I'm not sure I know yet. Do you stop living the comfortable lie, or do you bravely go where your feet have yet to take you? There's a great deal of this type of duplicity in the human condition. Sometimes we call it "compromise," other times it's referred to as "selling yourself short."
I'm guilty of often selling myself short; and I generally don't lack confidence--it's really not that. For me, it's about facilitating others--when I examine my duplicitous state, it's with the recognition that I chose to make compromises where I don't use my full potential so I can help others. This doesn't sound like a bad thing--unless you've been doing it for a very long time and wake up one day, very unhappy, with the least relevant question in the history of humanity on your lips: WHY?

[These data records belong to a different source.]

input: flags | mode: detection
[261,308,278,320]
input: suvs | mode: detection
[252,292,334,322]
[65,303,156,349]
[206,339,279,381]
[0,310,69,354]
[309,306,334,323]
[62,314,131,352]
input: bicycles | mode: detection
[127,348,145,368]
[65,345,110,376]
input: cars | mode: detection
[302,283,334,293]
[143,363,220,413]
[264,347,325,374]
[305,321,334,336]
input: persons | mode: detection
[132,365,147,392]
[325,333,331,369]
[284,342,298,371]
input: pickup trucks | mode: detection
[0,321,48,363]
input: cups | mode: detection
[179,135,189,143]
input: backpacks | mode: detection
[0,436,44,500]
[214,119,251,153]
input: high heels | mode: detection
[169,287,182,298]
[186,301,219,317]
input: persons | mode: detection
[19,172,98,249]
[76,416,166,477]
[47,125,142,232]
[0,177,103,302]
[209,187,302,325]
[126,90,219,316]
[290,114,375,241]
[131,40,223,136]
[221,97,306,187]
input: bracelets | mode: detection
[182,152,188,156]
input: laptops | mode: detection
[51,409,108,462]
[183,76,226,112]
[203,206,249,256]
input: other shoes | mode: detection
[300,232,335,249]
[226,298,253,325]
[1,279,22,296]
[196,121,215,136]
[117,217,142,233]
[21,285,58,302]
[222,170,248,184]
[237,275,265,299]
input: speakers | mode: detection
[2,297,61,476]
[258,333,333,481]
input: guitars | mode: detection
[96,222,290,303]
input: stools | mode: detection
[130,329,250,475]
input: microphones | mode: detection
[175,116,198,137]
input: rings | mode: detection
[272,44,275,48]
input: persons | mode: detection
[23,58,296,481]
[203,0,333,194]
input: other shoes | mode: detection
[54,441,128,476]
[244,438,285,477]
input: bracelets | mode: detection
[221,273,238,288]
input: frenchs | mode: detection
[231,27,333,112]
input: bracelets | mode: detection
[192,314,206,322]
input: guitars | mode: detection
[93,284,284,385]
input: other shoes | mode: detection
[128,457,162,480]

I call it the least relevant question because, whenever we ask it, we almost ALWAYS already know the answer. It just makes us FEEL better to say it out loud.
I knew why I woke up with "why?" on my lips recently. I even knew HOW to solve the apparent duplicity. But the resolution would take me far afield from my comfort zone. In fact, there would be nothing comfortable about it at all.
Sigh.
So now what? THAT is the real question. You see the illusion you created for whatever your reason; you recognize that it has contributed to your unhappiness. But even in that recognition, perhaps some good has come out of out it--maybe not just some good, a lot of good. More duplicity. More compromise.
I used to lecture about Joseph Campbell in the classroom, particularly in relation to heroes in our popular culture. Campbell believed that to truly be the "Master of Two Worlds," a hero had to TRANSCEND the apparent duality (good v. evil, etc.) by finding the underlying singularity (the connection betwen the two dualing sides)--kind of like in quantum physics, where two different particles (the duality) come together in an entaglement (the underlying singularity) and you can no longer tell one differing particle from another. Or perhaps with Passover and Easter here this week, we can use the theological example of the body and the soul (the duality), connected by the underlying singularity, God.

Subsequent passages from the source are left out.